__REQUIRED TASK__: Please find every line in the entries below that contains the word "palm" and copy each of those lines in full.
**** GIVEN ENTRIES ****
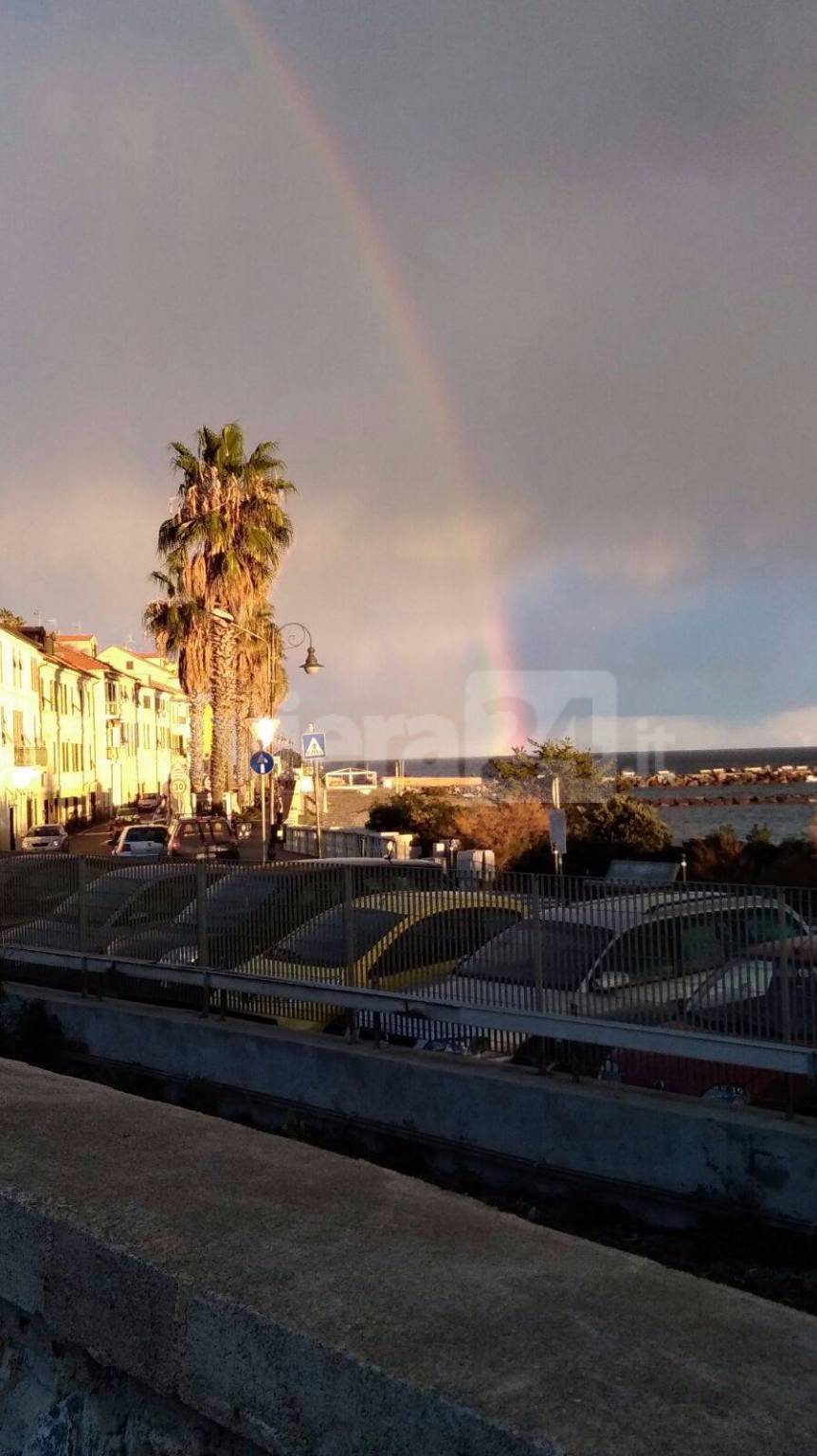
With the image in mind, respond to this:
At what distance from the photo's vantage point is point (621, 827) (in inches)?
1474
****
**** GIVEN ENTRIES ****
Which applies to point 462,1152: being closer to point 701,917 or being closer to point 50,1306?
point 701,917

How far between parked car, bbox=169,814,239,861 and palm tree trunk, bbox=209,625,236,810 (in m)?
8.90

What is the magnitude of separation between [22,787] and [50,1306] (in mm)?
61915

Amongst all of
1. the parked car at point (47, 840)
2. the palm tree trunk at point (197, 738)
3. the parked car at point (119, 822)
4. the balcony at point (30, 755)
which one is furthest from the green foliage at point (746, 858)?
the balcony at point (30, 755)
****
__TASK OUTPUT__:
How far between parked car, bbox=169,814,239,861 and palm tree trunk, bbox=209,625,236,810 (in m)?
2. the palm tree trunk at point (197, 738)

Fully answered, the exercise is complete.